■ TASK INSTRUCTIONS:
Pull out every line of the items below that contains the word "these". Match it case-sensitively.

===== AVAILABLE DATA

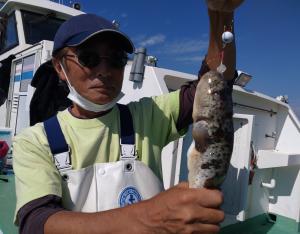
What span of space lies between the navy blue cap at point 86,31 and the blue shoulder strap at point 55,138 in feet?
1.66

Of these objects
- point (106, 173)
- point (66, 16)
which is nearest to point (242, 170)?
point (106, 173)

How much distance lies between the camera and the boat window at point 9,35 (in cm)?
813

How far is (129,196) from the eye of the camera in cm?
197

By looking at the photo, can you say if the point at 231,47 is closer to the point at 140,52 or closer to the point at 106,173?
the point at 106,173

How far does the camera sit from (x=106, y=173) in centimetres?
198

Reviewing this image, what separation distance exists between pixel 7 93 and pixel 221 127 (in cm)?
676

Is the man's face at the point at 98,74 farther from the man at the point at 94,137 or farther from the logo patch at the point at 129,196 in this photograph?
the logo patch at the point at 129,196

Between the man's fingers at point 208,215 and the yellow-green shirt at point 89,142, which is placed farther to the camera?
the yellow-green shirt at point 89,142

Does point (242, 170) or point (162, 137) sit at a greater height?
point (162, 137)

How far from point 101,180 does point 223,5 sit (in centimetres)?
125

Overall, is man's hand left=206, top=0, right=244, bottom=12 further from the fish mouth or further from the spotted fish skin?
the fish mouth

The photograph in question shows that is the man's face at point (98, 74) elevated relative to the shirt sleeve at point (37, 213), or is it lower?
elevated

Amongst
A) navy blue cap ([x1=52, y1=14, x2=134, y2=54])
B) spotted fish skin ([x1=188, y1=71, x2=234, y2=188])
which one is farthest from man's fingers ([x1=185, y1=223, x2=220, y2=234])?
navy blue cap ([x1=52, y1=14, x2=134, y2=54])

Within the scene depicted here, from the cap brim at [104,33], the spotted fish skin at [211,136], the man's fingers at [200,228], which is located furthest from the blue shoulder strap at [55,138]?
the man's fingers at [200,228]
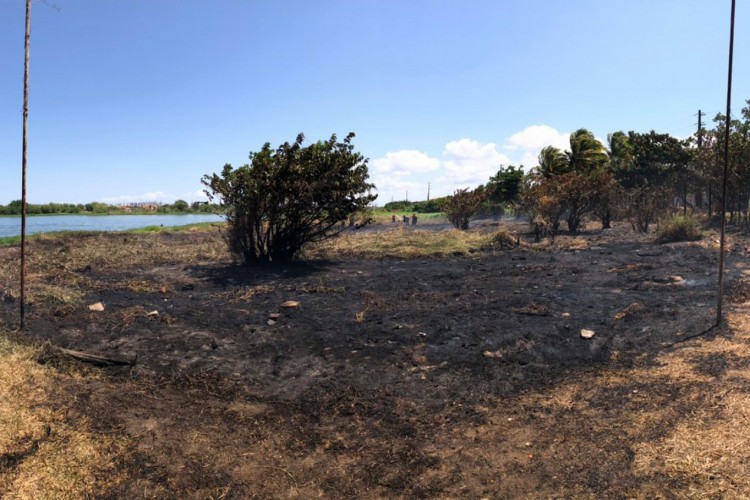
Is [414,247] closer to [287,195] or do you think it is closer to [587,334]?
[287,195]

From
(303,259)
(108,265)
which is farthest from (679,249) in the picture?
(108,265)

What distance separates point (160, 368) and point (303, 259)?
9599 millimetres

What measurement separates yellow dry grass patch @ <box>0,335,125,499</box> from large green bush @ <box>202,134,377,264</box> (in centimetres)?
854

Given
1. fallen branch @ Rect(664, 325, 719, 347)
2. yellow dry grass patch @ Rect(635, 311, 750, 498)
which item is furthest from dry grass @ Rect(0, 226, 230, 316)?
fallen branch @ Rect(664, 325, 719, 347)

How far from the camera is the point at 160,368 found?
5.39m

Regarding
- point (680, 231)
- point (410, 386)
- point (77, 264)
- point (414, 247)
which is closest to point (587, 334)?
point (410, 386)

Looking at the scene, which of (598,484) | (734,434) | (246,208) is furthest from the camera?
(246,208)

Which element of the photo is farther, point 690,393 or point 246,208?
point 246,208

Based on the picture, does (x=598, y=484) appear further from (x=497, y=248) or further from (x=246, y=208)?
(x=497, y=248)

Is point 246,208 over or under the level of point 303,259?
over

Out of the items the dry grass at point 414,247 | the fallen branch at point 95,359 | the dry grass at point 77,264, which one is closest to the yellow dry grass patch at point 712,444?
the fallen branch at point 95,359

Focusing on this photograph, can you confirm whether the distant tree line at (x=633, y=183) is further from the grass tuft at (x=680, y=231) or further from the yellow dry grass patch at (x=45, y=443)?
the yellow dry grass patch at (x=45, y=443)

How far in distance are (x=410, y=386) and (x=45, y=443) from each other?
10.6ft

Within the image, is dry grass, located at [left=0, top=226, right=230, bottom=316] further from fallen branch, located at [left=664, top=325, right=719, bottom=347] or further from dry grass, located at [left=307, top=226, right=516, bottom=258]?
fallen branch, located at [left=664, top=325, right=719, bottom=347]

==========
===== AVAILABLE DATA

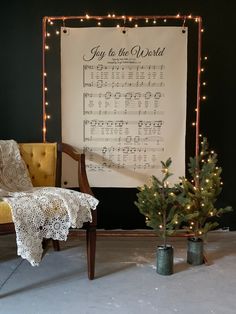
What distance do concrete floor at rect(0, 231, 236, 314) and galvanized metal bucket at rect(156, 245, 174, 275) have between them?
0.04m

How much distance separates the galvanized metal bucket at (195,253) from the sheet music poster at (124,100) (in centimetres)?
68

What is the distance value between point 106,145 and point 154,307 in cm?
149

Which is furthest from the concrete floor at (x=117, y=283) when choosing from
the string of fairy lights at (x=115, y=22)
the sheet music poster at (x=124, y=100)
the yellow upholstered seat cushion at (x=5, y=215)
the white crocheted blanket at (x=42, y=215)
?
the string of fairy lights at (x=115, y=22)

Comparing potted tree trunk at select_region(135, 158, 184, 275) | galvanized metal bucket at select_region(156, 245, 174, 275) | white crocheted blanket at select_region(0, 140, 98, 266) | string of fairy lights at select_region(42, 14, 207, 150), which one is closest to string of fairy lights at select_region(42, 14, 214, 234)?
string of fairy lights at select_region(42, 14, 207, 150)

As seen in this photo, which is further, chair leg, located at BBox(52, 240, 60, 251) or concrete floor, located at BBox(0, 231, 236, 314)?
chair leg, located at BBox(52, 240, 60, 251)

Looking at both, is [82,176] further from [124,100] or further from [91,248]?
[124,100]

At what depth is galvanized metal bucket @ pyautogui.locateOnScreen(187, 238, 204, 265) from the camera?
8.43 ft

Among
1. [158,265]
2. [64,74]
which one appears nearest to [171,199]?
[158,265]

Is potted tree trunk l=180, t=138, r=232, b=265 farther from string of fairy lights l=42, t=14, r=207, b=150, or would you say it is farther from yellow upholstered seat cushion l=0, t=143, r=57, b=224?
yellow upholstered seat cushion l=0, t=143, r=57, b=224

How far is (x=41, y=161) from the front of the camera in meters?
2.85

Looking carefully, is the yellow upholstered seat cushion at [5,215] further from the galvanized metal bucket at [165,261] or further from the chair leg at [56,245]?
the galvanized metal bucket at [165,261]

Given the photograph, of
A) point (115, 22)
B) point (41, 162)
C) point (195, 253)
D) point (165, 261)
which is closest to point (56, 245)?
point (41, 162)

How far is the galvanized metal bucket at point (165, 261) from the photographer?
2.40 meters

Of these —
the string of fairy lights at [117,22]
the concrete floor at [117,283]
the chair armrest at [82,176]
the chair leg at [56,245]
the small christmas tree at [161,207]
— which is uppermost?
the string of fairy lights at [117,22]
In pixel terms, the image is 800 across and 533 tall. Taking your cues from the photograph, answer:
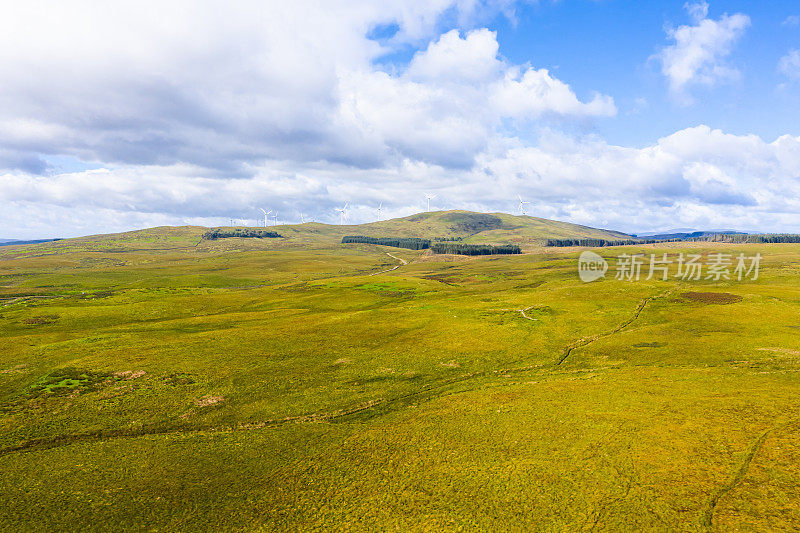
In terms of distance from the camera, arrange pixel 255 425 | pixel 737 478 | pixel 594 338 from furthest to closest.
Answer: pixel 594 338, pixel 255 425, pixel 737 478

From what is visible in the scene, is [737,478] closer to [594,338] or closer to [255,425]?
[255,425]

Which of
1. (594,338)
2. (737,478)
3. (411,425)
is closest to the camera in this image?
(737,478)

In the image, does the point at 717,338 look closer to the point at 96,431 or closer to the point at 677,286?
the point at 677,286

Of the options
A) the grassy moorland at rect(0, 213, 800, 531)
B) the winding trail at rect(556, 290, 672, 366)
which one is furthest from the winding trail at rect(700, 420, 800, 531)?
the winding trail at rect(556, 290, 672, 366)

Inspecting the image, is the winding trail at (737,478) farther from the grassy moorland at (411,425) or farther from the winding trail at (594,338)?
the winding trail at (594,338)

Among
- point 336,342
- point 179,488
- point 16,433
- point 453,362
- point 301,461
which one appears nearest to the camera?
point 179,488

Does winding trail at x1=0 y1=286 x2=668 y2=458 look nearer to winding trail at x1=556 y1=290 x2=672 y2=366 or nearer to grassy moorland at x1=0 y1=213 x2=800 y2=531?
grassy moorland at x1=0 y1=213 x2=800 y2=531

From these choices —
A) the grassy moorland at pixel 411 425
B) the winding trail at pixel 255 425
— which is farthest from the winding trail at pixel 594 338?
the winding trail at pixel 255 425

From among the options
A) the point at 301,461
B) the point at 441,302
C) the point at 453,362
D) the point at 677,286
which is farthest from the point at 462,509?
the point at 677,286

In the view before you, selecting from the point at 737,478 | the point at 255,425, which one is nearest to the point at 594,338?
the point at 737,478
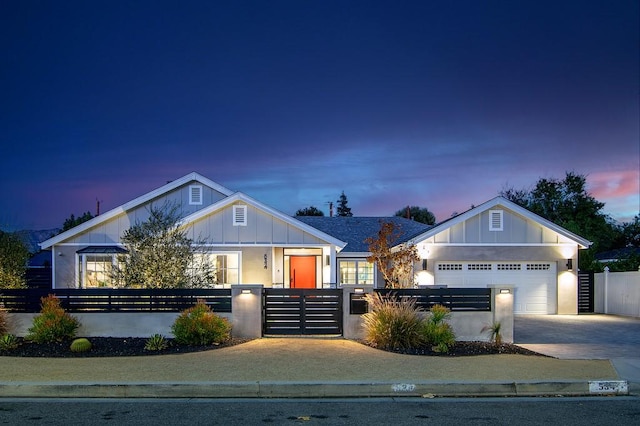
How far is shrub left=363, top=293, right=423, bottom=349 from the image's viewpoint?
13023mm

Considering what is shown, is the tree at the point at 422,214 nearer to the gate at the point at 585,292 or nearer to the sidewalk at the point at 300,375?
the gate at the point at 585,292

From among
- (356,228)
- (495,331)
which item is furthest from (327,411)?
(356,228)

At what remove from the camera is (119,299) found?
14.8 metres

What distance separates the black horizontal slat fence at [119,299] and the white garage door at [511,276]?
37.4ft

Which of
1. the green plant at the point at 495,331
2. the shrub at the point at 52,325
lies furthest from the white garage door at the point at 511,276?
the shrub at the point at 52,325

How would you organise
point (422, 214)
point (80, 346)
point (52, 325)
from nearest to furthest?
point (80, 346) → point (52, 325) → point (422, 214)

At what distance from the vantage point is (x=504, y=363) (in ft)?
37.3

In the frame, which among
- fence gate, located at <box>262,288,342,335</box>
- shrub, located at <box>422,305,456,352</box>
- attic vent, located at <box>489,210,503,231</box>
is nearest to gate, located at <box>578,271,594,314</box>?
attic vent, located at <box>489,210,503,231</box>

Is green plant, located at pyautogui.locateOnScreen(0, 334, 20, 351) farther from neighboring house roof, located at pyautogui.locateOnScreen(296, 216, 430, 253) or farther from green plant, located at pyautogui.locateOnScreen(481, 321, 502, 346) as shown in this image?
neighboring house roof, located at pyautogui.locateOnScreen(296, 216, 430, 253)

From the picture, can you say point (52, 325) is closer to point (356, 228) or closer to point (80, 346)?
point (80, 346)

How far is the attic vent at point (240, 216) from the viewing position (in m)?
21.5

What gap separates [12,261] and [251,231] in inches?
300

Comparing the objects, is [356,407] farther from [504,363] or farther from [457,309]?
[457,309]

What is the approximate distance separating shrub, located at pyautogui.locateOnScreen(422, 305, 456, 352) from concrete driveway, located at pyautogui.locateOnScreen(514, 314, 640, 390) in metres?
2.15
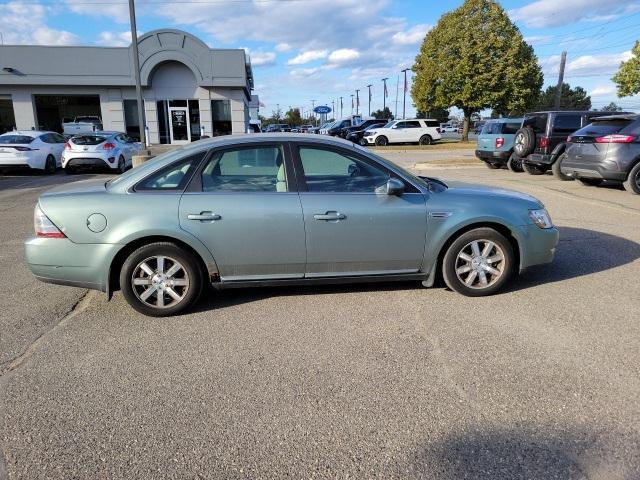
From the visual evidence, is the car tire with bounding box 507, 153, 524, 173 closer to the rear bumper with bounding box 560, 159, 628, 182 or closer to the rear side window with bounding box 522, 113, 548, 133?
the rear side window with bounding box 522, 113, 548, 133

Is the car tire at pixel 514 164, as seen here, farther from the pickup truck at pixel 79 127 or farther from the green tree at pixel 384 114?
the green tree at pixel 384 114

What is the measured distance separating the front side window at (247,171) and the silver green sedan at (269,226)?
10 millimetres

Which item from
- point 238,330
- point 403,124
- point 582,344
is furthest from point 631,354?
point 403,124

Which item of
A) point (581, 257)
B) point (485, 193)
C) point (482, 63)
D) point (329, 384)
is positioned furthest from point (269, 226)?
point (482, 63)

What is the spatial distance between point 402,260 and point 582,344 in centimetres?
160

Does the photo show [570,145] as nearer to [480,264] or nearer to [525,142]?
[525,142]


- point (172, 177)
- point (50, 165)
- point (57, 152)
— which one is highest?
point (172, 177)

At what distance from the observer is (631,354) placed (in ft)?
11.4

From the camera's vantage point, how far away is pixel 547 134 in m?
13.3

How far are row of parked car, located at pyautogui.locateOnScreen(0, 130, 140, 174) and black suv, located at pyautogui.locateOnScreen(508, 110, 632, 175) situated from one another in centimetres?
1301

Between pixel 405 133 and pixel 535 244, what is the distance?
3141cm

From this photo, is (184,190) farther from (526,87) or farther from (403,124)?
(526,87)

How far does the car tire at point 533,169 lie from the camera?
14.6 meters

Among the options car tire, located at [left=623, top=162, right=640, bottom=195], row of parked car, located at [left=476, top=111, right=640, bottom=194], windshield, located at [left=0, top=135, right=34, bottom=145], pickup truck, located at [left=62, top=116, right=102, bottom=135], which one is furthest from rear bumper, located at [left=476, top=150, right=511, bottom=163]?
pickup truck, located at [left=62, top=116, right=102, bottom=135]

==========

■ THE OUTPUT:
Of these objects
Of these —
From these choices —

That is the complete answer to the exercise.